PROBLEM DESCRIPTION -
Output the lines below as a JSON list of strings, one string per line, leaving out blank lines and the pictures.

RECORD EXTRACTS -
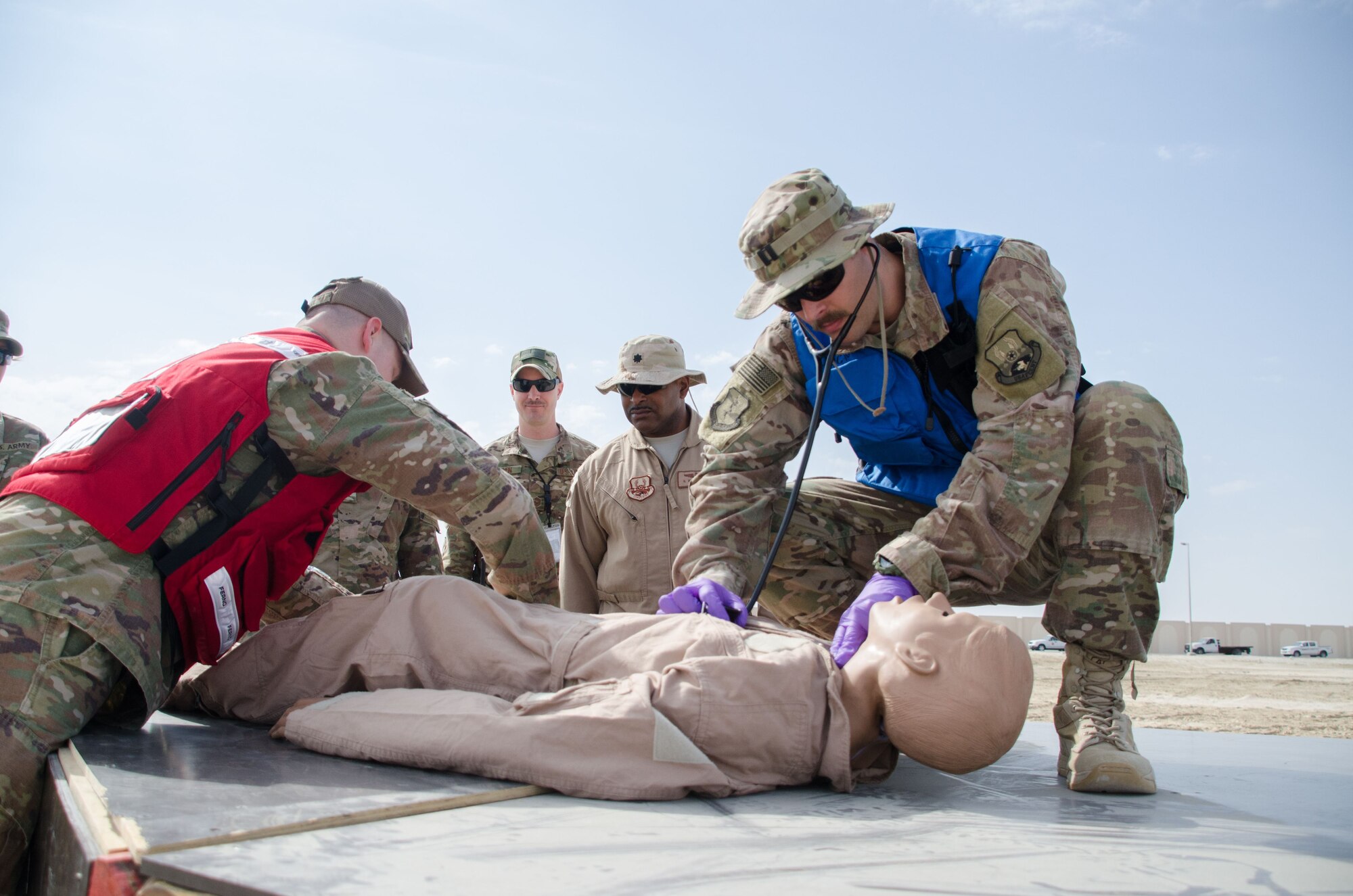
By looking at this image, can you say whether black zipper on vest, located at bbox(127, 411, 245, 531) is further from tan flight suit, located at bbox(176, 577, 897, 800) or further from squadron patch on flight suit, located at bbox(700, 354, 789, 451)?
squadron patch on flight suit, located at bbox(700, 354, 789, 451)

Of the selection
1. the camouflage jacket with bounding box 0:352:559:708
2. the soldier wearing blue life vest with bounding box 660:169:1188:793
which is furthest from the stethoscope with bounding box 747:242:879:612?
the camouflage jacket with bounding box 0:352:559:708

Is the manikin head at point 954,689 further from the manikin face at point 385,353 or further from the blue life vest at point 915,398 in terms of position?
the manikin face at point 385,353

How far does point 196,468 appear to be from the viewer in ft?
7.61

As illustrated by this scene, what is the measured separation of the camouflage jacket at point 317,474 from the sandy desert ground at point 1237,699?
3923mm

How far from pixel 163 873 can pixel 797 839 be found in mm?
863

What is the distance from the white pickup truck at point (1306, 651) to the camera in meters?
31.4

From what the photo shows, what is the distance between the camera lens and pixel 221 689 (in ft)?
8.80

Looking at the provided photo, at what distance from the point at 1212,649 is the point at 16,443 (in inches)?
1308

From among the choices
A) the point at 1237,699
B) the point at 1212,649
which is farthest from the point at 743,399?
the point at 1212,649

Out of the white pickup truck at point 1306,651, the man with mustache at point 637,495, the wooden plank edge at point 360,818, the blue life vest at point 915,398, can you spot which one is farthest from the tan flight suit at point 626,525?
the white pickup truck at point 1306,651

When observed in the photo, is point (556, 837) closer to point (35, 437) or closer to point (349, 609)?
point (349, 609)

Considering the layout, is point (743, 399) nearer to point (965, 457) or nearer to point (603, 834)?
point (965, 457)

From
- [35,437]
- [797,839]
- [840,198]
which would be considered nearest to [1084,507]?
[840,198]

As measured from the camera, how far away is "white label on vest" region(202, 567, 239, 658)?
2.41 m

RESPONSE -
[
  "By looking at this image, can you say whether black zipper on vest, located at bbox(127, 411, 245, 531) is further from tan flight suit, located at bbox(176, 577, 897, 800) or further from squadron patch on flight suit, located at bbox(700, 354, 789, 451)?",
  "squadron patch on flight suit, located at bbox(700, 354, 789, 451)",
  "Of the selection",
  "1. the camouflage jacket with bounding box 0:352:559:708",
  "2. the soldier wearing blue life vest with bounding box 660:169:1188:793",
  "which is furthest from the stethoscope with bounding box 747:242:879:612?",
  "the camouflage jacket with bounding box 0:352:559:708",
  "Is the manikin head at point 954,689 further from the manikin face at point 385,353 or further from the blue life vest at point 915,398 in terms of position?",
  "the manikin face at point 385,353",
  "How far does point 196,468 appear to be from the viewer in ft?",
  "7.61",
  "As illustrated by this scene, what is the measured separation of the camouflage jacket at point 317,474 from the sandy desert ground at point 1237,699?",
  "3923mm",
  "How far from pixel 163 873 can pixel 797 839 be found in mm?",
  "863",
  "What is the distance from the white pickup truck at point (1306, 651) to the camera in meters?",
  "31.4",
  "From what the photo shows, what is the distance between the camera lens and pixel 221 689 (in ft)?",
  "8.80",
  "Looking at the provided photo, at what distance from the point at 1212,649 is the point at 16,443 (in inches)?",
  "1308",
  "From among the choices",
  "A) the point at 1237,699",
  "B) the point at 1212,649",
  "which is farthest from the point at 743,399?",
  "the point at 1212,649",
  "Out of the white pickup truck at point 1306,651, the man with mustache at point 637,495, the wooden plank edge at point 360,818, the blue life vest at point 915,398, can you spot which one is farthest from the tan flight suit at point 626,525?",
  "the white pickup truck at point 1306,651",
  "When observed in the photo, is point (556, 837) closer to point (35, 437) or closer to point (349, 609)?",
  "point (349, 609)",
  "Considering the layout, is point (743, 399) nearer to point (965, 457) or nearer to point (603, 834)?",
  "point (965, 457)",
  "From",
  "- [35,437]",
  "- [797,839]",
  "- [840,198]",
  "which would be considered nearest to [1084,507]?",
  "[840,198]",
  "As measured from the camera, how far away is \"white label on vest\" region(202, 567, 239, 658)?",
  "2.41 m"
]